Selain itu, alur flashback di buku
ini juga terbantu dengan font miringnya,
sehingga pembaca lebih mudah membedakan (seperti itu!). Hujan dan Teduh berkisah tentang Bintang Dewatra dengan kehidupan
cintanya yang tidak biasa—bisa dibilang, terlalu ramai. Pada alur maju, penulis
mengisahkan rona cinta Bintang di kampus saat dia kuliah dan berpacaran dengan
cowoknya, Noval. Sementara, untuk alur flashback,
pembaca diajak ke masa lalu Bintang saat dia masih sekolah di SMA. Waktu
ketika dia bertemu dengan Kaila—sahabat terdekatnya—yang kemudian menjadi
pacarnya. Oh iya, Bintang dan Kaila ini sama-sama cewek.
Membaca
Hujan dan Teduh ibarat membaca cinta
dengan banyak rasa. Cinta yang normal (Bintang dan Noval) maupun cinta yang
berbeda (Bintang dan Kaila). Uniknya, meskipun cinta—sebagaimana banyak hal
lain di dunia ini—memiliki dua sisi, penulis sepertinya hanya terfokus untuk
menyorot sisi kelam dari cinta. Lembar demi lembar buku ini memuat penderitaan
Bintang yang entah berapa kali terluka karena cinta. Setelah sebelumnya di SMA dia harus mencinta secara
rahasia karena cintanya yang jatuh kepada sesama wanita, maka di kampus pun dia
harus menderita lagi karena perlakuan Noval yang semena-mena. Ditinggalkan,
dikhianati, harus memendam perasaan karena ia tahu cintanya ‘salah’, mendapat
kekerasan dari laki-laki, merana karena sikap posesif yang berlebihan dari
pasangan, hingga kecelakaan-kecelakaan ‘fatal’ yang kadang menimpa sepasang
anak muda yang terlalu hanyut oleh nafsu. Jatuh cinta dalam buku ini
benar-benar jatuh sebenar-benarnya. Jatuh yang mengindikasikan rasa sakit,
luka, atau nyeri akibat gerakan jatuh. Rasa sakit yang harus ditanggung mereka
yang memutuskan untuk terjatuh karena cinta.
Kata
jatuh pada ‘jatuh cinta’ mengindikasikan bahwa cinta juga menawarkan rasa sakit
(selain juga tentunya menawarkan kebahagiaan). Sisi manis cinta, kita sudah
sering melihatnya dalam sinetron-sinetron dan drama Korea, sementara sisi sakit
cinta salah satunya bisa dibaca di buku ini. Baik itu cinta kepada sesama maupun
kepada lain jenis, semua ada duri dan madunya masing-masing. Bagi mereka yang
ingin jatuh cinta, tentunya juga kudu siap dengan rasa sakit yang mungkin kelak
mengiringi kebahagiaannya. Hanya saja, dalam kasus Hujan dan Teduh ini, saya gemes banget sama si Bintang yang entah
kenapa gemar banget berkubang dalam rasa sakit karena cinta. Perlakuan Noval
kepadanya yang sedemikian kasar, kok didiemin saja—entah apakah karena si
Bintang ini suka disakiti ataukan bentuk diam-pasrah ini semacam penebusannya
atas cintanya yang keliru di masa lalu. Sementara luka-lula baru muncul setelah
yang lama mengering, Bintang terus saja memaafkan Noval. Please, deh Bintang!

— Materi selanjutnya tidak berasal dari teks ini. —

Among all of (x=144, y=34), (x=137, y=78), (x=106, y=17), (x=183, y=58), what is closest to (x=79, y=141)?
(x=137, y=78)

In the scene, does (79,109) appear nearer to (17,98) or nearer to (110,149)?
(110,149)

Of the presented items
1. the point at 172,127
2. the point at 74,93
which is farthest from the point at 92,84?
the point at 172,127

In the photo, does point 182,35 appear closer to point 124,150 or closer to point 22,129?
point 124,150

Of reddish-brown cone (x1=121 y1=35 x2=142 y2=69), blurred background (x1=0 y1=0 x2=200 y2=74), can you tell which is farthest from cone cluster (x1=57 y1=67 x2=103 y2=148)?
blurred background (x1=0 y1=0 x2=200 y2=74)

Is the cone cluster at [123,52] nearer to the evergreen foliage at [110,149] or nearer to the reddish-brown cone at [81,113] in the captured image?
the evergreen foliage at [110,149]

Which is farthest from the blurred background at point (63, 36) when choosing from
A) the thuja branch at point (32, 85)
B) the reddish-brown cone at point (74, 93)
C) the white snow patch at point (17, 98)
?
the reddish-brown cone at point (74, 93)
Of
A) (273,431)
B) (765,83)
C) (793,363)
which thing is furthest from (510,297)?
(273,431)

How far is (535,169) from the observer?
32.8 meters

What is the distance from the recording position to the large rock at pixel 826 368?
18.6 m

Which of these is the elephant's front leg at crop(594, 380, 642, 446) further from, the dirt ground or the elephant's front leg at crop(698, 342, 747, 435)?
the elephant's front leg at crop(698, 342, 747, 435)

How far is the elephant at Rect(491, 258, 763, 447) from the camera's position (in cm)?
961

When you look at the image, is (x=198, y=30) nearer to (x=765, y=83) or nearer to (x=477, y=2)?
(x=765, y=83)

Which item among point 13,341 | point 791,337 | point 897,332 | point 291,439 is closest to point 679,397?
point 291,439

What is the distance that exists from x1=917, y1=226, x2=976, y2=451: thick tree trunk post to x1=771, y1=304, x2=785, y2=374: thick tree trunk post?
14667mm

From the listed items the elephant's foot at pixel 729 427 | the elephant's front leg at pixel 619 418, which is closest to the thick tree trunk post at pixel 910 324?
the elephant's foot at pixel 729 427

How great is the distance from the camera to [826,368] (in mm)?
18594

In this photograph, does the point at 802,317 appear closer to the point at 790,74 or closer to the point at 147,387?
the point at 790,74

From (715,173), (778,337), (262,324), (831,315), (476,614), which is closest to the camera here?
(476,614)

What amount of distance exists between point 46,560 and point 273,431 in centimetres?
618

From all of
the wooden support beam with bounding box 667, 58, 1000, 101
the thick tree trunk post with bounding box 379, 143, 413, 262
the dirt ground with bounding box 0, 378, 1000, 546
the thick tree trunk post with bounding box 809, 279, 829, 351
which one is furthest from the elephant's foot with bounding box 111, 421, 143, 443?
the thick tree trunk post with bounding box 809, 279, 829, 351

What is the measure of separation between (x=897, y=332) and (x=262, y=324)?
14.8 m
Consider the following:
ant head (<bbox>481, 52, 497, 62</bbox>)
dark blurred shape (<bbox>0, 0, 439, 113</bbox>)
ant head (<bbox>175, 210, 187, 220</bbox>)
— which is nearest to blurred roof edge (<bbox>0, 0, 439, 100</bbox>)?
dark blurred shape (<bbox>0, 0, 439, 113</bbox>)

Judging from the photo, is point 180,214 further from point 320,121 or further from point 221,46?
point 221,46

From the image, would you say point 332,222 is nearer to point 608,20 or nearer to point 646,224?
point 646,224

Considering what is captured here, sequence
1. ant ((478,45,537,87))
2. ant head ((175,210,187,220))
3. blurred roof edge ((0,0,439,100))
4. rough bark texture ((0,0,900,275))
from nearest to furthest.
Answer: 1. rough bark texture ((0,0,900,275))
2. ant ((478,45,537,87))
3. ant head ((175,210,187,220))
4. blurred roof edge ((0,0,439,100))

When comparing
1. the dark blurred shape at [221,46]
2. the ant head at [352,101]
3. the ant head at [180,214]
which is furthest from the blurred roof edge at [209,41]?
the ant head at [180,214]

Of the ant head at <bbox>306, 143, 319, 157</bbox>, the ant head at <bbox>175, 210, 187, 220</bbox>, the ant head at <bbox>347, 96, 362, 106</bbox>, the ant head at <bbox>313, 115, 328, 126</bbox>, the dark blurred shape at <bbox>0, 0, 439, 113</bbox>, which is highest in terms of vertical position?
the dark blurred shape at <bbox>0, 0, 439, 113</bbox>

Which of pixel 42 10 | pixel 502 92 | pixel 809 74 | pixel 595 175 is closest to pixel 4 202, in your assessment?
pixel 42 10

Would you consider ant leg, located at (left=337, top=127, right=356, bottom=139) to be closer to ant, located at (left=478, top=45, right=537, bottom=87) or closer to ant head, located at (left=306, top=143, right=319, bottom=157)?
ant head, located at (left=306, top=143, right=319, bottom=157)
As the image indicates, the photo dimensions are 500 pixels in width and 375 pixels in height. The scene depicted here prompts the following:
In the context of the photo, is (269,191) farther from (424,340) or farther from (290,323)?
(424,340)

Cinta memang kadang sakit dan harus ditanggung, tapi pecinta
yang logis tahu sejauh mana dia bertahan untuk menanggungnya. Tapi, sejak kapan
sih cinta itu logis? Mungkin, inilah yang disebut dengan keanehan (atau malah
keajaiban cinta), ketika orang rela terluka karenanya, selain rela berbahagia
untuknya. Kepada kita yang menantikan untuk jatuh cinta, yang sedang jatuh
cinta, atau yang telah jatuh cinta; ingat senantiasa bahwa selalu ada rasa
sakit dan juga bahagia yang mengiringi cinta. Kita tinggal memilih: berpisah
dengan selalu mengeluhkan sakit itu ataukah tetap bertahan dengan berfokus pada
sisi bahagianya. Tapi, ingat juga bahwa ada batas yang tegas antara berkorban
demi cinta dan dikorbankan untuk cinta. Pecinta yang baik saling berkorban demi
pasangan, sementara pecinta yang buruk selalu mencari jalan untuk mengorbankan
pasangannya demi kesukaan dirinya pribadi. Semoga, kita jadi lebih bijaksana
dalam menjalani cinta.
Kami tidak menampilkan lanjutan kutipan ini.